Given our observation in vitro that transfection with increasing amount of both SLC1A2_wt and SLC1A2_L85P resulted in increased SLC1A2 function (Fig 2F), we hypothesized that increasing both SLC1A2L85P and SLC1A2_wt expression in vivo may help partially alleviate the glutamate transporter defect caused by SLC1A2_L85P. To test this, we evaluated the SLC1A2-modulating agent ceftriaxone on a 20-month-old with de novo dominant Leu85Pro SLC1A2-related epilepsy. Ceftriaxone is an FDA-approved antibiotic that crosses the blood-brain barrier and increases SLC1A2 expression and function within several days in neural tissue^11–15. After IRB approval, the patient was initiated on IV ceftriaxone at 80mg/kg/day for 14 days. Caregiver assessed daily spasms counts were recorded for 28 days and demonstrated good agreement with continuous video-electroencephalography (EEG) monitoring (Fig 3). Ceftriaxone therapy did not result in a significant change in the daily spasm count (median 50 with versus 45 without ceftriaxone; p=0.23, two-tailed Welch’s t-test) (Fig 3), although subjectively the caregiver thought that the patient’s overall level of alertness improved during ceftriaxone therapy. EEG background was unchanged, and treatment was not associated with any major adverse events. Overall, these findings indicate that the SLC1A2-modulating agent ceftriaxone did not improve daily epileptic spasm frequency over the short-term in a 20-month-old with Leu85Pro SLC1A2-related epilepsy.

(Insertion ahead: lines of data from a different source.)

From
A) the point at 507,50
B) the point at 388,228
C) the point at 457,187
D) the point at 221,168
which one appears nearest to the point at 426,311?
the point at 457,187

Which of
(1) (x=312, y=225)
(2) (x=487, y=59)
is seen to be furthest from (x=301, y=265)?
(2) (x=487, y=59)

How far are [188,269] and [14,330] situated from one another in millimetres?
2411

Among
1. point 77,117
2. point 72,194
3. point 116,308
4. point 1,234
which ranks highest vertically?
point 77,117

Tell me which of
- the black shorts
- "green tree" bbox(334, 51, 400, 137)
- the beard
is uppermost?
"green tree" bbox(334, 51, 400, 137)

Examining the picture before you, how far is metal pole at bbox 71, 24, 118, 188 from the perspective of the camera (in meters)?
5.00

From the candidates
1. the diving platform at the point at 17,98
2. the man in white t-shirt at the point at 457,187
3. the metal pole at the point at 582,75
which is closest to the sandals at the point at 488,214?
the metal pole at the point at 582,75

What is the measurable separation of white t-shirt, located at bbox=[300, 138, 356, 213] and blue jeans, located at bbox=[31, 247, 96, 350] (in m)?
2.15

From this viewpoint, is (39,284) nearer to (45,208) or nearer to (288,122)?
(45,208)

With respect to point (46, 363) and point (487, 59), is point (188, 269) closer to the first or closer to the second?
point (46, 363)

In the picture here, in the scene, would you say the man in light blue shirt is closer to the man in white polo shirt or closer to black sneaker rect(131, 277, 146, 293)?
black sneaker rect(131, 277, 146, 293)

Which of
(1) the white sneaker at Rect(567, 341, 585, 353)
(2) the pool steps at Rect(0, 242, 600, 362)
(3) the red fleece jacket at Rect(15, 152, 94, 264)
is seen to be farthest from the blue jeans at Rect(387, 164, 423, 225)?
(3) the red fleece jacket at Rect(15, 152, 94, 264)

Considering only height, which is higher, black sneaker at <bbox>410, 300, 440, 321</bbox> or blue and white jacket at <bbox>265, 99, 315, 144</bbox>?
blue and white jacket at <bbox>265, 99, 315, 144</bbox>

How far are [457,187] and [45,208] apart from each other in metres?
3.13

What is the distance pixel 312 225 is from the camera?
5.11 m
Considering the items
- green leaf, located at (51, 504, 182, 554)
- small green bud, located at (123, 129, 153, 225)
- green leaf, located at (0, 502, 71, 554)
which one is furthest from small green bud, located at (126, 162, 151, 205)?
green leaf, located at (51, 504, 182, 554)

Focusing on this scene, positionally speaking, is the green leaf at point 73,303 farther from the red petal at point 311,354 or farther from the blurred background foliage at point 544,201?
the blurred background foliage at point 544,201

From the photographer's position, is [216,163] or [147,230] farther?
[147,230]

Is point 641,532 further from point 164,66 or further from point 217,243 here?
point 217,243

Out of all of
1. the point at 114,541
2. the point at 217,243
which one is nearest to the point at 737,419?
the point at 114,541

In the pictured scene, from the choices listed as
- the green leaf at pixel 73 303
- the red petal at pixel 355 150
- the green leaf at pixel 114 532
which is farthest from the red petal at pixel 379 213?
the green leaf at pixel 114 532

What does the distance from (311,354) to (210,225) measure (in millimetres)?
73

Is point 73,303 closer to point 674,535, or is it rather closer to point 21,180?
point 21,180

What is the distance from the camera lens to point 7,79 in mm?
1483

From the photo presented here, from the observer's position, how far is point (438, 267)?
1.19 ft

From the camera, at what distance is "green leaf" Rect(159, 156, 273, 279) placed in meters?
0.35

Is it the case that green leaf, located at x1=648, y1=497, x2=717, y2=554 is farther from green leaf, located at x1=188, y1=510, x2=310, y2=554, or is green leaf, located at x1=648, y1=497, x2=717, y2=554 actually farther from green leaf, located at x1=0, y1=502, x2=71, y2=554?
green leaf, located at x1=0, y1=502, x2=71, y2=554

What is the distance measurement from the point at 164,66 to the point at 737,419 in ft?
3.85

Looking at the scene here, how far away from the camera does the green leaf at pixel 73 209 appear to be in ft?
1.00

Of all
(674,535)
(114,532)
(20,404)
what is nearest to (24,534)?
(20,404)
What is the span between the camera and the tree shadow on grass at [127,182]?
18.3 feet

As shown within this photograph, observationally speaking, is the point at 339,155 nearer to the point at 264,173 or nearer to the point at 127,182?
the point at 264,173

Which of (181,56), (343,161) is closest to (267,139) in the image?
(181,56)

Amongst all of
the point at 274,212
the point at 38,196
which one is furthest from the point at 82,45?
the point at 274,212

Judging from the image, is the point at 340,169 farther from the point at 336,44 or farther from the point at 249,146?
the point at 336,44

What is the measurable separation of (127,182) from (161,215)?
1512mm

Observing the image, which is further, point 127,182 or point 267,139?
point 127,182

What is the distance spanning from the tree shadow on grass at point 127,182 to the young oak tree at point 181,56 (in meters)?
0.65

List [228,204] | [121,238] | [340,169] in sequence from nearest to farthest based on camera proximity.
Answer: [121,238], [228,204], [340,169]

Figure 3. The SLC1A2 modulating agent ceftriaxone does not significantly alter daily spasm count in a 20-month-old heterozygous for Leu85Pro SLC1A2.

(Left) Daily spasm counts before, during and after a 14 day trial of IV ceftriaxone in a 20-month-old girl with a heterozygous Leu85Pro SLC1A2 variant causing SLC1A2-related epilepsy. EEG verified daily epileptic spasms are indicated in green. (Right) Box-and-whisker plots showing the median, quartile and minimum/maximum daily spasm counts across the 13 days without ceftriaxone treatment and the 15 days with ceftriaxone treatment. P-value calculated using the two-tailed Welch’s t-test.

Discussion

We demonstrate that the recurrent de novo Leu85Pro SLC1A2 variant causes a severe, early-onset developmental and epileptic encephalopathy via a dominant negative mechanism that reduces, but does not eliminate, wild-type SLC1A2 protein localization and function. Based on these findings, as well as the lack of seizures in humans and mice with heterozygous SLC1A2 loss-of-function variants, it appears that there is a critical dosage of functional SLC1A2 protein (somewhere between 0 and 50% of wild-type) under which seizures develop. It is possible that the differences in seizure severity between the dominant and recessive forms of this condition (Supplemental Table 1) result from differences in the amount of remaining functional SLC1A2 protein, with the recessive variants resulting in a higher amount of remaining functional SLC1A2 protein. Finally, although ceftriaxone is one of the best studied SLC1A2-modulating agents across mice and humans, our report represents the first trial of ceftriaxone in a human with a condition resulting from a direct alteration in SLC1A2. Although we observed no benefit of a two week trial of ceftriaxone in this patient, additional studies are warranted. It is likely, based on progressive neuroimaging abnormalities in this disorder, that there is cumulative neuronal damage over time from excessive activation of glutamate receptors. As such, earlier initiation of SLC1A2-modulating agents may be efficacious to overcome the cumulative dominant negative effects of the variant SLC1A2 allele.